§ Supplied passage:
****************************************
It is generally not known among baseball historians that Willie Mays almost paid a visit to Camp Shalom for girls in New York’s Adirondacks during the summer of 1966. The girls were asked to choose “a prominent person in their field” to come to the campsite--situated on an icy, tempestuous lake, enemy of the backstroke--and illuminate the spirit of beauty and mystery in the universe. The camp owner, Sylvia, a woman of deep intellect and an imperious, crusty exterior, naturally thought her girls would invite I. B. Singer, Irving Howe, Elizabeth Hardwick, or even Betty Friedan.

While athletics had their place at the camp (“If you don't win, don't come home,” Sylvia warned one swimmer before competition), intellectual pursuits were exalted. Before camp opened, reading assignments were issued in preparation for the weekly book club meetings. There was the New York Times Sunday social hall gathering with the peremptory command “Boys like girls who read the New York Times” posted everywhere around the camp. Lectures covered everything from the history of the labor movement to Martin Buber’s I and Thou. So it came as quite a blow to Sylvia when the girls chose for the camp visit the San Francisco Giants’ Willie Mays, who earlier in the summer had shattered Mel Ott's National League record of 511 career homers.

...As he spoke, I looked with wonder at his hands: large, strong, expressive hands; hands that made the most mysterious and beautiful catches. Within me stirred a maelstrom of awakening, a flooding of memories: how Willie was as much a part of summer camp as rounds of “Row row row your boat,” Franny and Zooey, and huge campfires out under a black mountain sky suffused with stars as fat as home plate.
****************************************
Dataset items

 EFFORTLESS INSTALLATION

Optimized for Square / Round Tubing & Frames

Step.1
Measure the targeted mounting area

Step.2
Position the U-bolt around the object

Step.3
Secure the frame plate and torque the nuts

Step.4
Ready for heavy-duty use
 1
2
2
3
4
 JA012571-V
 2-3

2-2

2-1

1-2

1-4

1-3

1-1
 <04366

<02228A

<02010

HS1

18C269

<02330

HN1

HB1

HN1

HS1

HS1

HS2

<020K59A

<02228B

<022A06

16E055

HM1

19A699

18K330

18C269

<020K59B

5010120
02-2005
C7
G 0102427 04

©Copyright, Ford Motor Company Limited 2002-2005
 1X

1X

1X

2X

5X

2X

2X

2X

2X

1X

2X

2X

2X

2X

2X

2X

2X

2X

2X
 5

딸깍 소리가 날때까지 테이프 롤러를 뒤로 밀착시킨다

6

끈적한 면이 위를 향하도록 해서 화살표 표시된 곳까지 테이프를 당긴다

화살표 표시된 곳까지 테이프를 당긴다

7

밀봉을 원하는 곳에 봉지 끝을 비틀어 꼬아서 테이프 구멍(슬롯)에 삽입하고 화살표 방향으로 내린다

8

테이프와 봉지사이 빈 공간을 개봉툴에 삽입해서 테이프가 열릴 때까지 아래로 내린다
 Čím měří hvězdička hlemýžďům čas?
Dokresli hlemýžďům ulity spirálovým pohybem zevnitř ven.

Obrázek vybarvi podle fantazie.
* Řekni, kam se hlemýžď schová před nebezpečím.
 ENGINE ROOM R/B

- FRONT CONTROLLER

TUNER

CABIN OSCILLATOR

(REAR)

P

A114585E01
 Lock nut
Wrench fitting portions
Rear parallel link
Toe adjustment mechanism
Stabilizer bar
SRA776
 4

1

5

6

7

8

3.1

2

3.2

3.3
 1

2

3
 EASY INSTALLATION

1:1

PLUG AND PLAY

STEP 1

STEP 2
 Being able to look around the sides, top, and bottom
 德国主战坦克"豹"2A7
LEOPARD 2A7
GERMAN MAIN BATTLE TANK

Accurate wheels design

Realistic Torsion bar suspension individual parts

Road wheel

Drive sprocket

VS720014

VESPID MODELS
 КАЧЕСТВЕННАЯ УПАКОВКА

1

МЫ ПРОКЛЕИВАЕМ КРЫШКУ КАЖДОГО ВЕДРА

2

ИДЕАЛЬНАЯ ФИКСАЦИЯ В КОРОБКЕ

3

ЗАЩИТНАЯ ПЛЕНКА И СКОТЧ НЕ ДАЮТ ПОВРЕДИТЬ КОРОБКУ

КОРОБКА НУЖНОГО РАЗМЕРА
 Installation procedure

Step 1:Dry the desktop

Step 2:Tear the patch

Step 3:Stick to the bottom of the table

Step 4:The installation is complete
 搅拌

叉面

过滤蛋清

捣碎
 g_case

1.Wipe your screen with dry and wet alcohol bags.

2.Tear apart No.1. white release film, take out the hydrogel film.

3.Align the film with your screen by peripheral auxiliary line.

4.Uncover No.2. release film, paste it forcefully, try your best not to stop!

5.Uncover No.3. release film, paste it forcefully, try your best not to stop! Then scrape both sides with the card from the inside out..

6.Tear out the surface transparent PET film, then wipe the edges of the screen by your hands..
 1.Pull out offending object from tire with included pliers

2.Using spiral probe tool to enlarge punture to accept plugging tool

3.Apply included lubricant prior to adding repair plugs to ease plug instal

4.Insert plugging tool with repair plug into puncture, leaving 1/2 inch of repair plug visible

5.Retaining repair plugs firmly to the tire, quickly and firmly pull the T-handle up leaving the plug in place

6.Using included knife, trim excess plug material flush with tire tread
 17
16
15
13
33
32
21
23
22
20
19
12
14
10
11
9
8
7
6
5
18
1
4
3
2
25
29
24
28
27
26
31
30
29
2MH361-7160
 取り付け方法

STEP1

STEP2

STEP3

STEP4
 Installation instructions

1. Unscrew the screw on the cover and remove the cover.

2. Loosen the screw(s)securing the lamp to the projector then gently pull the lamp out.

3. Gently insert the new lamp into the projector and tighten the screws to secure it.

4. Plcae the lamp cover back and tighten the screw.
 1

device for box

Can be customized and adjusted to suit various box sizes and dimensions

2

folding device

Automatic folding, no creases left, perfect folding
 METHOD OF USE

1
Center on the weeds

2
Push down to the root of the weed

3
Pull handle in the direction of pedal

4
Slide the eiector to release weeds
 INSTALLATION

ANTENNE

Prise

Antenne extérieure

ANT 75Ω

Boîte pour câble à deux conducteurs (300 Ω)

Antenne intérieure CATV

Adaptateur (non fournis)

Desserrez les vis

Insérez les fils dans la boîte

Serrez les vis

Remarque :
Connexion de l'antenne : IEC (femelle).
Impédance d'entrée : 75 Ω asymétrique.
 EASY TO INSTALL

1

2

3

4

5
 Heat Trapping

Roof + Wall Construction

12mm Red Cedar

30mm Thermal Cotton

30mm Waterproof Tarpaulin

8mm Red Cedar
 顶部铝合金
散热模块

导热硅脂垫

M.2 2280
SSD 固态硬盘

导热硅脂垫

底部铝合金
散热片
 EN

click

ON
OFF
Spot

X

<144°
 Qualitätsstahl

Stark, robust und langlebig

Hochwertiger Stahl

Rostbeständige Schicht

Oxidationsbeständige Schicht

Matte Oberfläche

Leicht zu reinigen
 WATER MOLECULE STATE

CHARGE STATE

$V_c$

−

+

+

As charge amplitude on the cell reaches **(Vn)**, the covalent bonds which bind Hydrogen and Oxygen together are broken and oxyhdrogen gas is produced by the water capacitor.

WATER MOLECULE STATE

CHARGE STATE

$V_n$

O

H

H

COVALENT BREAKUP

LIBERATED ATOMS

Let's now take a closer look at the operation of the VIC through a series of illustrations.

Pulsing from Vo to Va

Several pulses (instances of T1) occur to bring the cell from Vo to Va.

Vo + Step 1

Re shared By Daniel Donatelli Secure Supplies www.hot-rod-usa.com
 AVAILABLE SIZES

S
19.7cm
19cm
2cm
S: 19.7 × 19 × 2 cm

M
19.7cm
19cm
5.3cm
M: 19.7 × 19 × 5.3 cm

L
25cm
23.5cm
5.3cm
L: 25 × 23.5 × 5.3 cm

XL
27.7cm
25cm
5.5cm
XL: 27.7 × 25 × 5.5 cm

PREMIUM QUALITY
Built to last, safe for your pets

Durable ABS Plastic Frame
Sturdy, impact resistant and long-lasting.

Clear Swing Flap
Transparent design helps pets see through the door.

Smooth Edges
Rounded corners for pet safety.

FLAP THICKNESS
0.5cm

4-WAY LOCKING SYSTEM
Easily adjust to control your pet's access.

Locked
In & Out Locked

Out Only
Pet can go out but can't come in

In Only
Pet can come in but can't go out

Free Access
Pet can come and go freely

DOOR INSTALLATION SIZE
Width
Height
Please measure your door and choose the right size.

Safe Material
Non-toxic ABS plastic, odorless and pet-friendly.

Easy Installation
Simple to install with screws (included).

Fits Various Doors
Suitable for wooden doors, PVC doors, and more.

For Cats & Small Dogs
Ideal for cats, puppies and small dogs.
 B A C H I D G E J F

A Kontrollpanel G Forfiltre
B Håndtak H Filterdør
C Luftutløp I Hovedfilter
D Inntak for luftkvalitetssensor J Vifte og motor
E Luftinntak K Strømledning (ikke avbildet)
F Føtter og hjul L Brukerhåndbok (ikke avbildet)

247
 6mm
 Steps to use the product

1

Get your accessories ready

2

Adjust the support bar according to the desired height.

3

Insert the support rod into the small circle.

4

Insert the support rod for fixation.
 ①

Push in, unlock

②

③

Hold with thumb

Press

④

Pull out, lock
****************************************
§ What you need to do:
1. In the Camp Shalom passage, whose National League home run record had Willie Mays broken earlier that summer?
2. According to the Camp Shalom passage, why was the girls' choice of Willie Mays a blow to Sylvia?
3. List every person the Camp Shalom passage says Sylvia assumed her girls would invite.

§ Results of the tasks:
1. Mel Ott's record of 511 career homers.

2. At the camp, intellectual pursuits were exalted above athletics, with assigned reading, book club meetings, New York Times gatherings, and lectures on subjects like the labor movement and Martin Buber. Sylvia therefore expected the girls to invite a figure such as I. B. Singer, Irving Howe, Elizabeth Hardwick, or Betty Friedan rather than a baseball player.

3. I. B. Singer, Irving Howe, Elizabeth Hardwick, Betty Friedan